The elevation of the mucoperichondrial and mucoperiosteal flap is initiated anteriorly to the posterior region, leaving a postero-lateral pedicle. Once elevated from the septum, the flap can be positioned in the nasopharynx until the surgical phase of tumor access and removal has been completed. In these endoscopic accesses to the skull base, the posterior portion of the nasal septum is removed after the flap is created.

Reverse flap

After the creation of the nasoseptal flap, the reverse flap is created, which aims to reduce the formation of crusts in the bare septal region on the side where the nasoseptal flap was created.

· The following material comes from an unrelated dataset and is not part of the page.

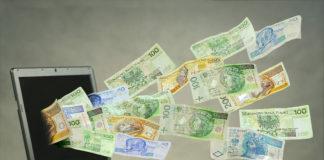 Zdjęcie pieniędzy wylatujących z ekranu laptopa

With that, two posterior incisions (upper and lower) are made, starting right after the remainder of the nasal septum, which follow toward the nasal cavity. Incision communication occurs later, close to the sphenoid rostrum region, through a vertical incision. Then, this nasal mucosal flap is pulled in the anterior direction, covering the entire bare septal region, which provides for earlier epithelialization. Finally, this mucosa is sutured with 4.0 absorbable suture and a nasal splint is placed, which is fixed over the bilateral reverse flap with 3.0 non-absorbable suture thread and removed 14 days after the surgery.7

Olfactory area

The olfactory neuroepithelium is distributed in the region of the cribriform lamina, middle, upper and supreme turbinate (when present) and the upper portion of the nasal septum (olfactory strip). In this region, the anterior limit extends to the anterior insertion of the middle turbinate. Therefore, the upper incision made in the nasal septum, after passing the middle turbinate, does not need to preserve 1.5–2 cm of the septal mucosa, and the incision can extend to the upper region of the nasal septum.8

Olfaction assessment

The test chosen to carry out this study was based on the CCCRC test, which is carried out divided into two stages, as follows:

  • 1.

    The threshold test: The threshold test utilizes successive dilutions of 1-butanol. The concentrations are: 4%, 1.3%, 0.44%, 0.15%, 0.049%, 0.016%, 0.0055%, 0.0018% and 0.00061% in deionized, nanopure water. The solutions are placed in 250 mL polyethylene bottles, containing 60 mL of the solution. As test control, same size bottles, containing water, are used. The two bottles are presented to the patient simultaneously, one containing the diluted butanol and the other containing the water, both without identification. The patients are asked to cover one of their nostrils with their own hand. The bottle is opened, and the patients are then asked to smell one container and then the other and indicate which of the bottles they perceive as having the most intense smell. If the answer is incorrect, one a higher concentration of butanol is promptly used. Four correct responses, with the same concentration, are necessary for the threshold to be identified. Then, the test is repeated in the contralateral nostril.9

  • 2.

    Identification Test: It is carried out using a kit consisting of seven opaque 180 mL bottles containing talc powder, powdered chocolate, cinnamon sticks, powdered coffee, mothballs, crushed peanut candy and a soap bar. The patient is again asked to cover one nostril with his hand while the other is tested. The patients smell the contents of the bottle while they are given some options of what that smell might be, and they must choose one of the options.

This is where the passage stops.